All MetaCLIP adhere to OpenAI CLIP training setup: we hope to bring back controlled experiments in the "CLIP era of ImageNet". Specifically, we use OpenAI CLIP's `quickgelu` activation for all model configs (which was missing in older versions of OpenCLIP that mainly uses `nn.GELU` instead).
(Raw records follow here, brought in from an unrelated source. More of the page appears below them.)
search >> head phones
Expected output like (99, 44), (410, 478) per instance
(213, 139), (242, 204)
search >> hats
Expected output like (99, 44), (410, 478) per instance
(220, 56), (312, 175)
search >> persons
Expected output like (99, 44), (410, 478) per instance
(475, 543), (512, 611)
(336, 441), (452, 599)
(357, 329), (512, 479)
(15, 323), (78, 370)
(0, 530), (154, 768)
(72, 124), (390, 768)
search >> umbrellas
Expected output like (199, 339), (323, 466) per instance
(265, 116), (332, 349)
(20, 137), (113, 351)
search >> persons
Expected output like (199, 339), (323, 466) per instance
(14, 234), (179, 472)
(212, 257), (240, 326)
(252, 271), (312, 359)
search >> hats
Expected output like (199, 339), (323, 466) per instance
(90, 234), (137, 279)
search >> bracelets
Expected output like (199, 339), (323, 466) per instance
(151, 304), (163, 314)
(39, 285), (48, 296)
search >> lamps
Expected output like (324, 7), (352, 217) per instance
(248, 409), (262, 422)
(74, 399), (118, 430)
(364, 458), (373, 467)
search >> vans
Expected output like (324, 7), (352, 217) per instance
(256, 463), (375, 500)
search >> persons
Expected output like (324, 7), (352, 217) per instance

We add [ViT-B-16-quickgelu](src/open_clip/model_configs/ViT-B-16-quickgelu.json), [ViT-L-14-quickgelu](src/open_clip/model_configs/ViT-L-14-quickgelu.json), [ViT-H-14-quickgelu](src/open_clip/model_configs/ViT-H-14-quickgelu.json) and [ViT-bigG-14-quickgelu](src/open_clip/model_configs/ViT-bigG-14-quickgelu.json) in this repo.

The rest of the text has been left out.